Just what is the essential difference between our two main political parties? Certainly not their respective attitudes towards fiscal prudence; the thing which used to provide clear blue water between the two. Now we have two parties which don’t give a damn about public debt, who think that they can spend willy-nilly and that something, somehow will come round and save them in the end.
No, the message of today’s spending review is that the Conservatives and Labour are entrenching their respective positions as the representatives of two tribes: private sector workers and public sector ones.
We all know there’s bad news on the horizon in the shape of tax rises and, inevitably at some point, spending cuts. But why make such a show of announcing that public sector pay will be frozen next year with the exception of doctors, nurses and anyone earning under £24,000 a year?
And why up the stakes by saying that while public sector workers have seen their pay rise by four per cent this year, private sector staff have seen it fall by one per cent?
It is tempting to believe that this was a deliberate political pitch by Sunak to put himself on the side of private sector workers, who may feel aggrieved at the way their public sector counterparts have been allowed to ride through the Covid crisis with secure salaries and pensions, while they themselves have suffered unemployment, uncertainty and collapsing pension funds.

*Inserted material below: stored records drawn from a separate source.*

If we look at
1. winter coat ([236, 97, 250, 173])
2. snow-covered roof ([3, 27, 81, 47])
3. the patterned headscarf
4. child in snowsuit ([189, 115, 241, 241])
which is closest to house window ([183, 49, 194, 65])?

If it was deliberate, shadow chancellor Anneliese Dodds certainly fell for the bait. She led her response by accusing the Tories of slighting the efforts of public sector keyworkers whom, she said, had led the way through this crisis. The economy, she implied, could only function if firefighters, teachers and police officers had extra money in their pockets to spend in the shops. If you are a modestly-paid lorry driver, supermarket worker or private care home worker – still less if you have lost your livelihood because your business has been forced to close for much of this year – you would have had every right to feel irritated by Labour’s kneejerk reaction always to stand up for public sector unions and their pay demands.
Trouble is, that while Sunak’s spending review could not be better calculated to irk the union barons, there was precious in it for the low-paid, for gig workers in service industries, for the self-employed and for business-owners either, unless they happen to work in a business which might possibly benefit from the latest promise for more infrastructure spending.
Sunak may be a lot chirpier than his Eeyore-like predecessor-but-one, Philip Hammond. But if his spending review has succeeded in cheering anyone up, I can’t quite imagine who they are. For an event which was supposed to carry good news (spending increases) without the bad news (tax rises to pay for them) it was a strangely depressing day all round.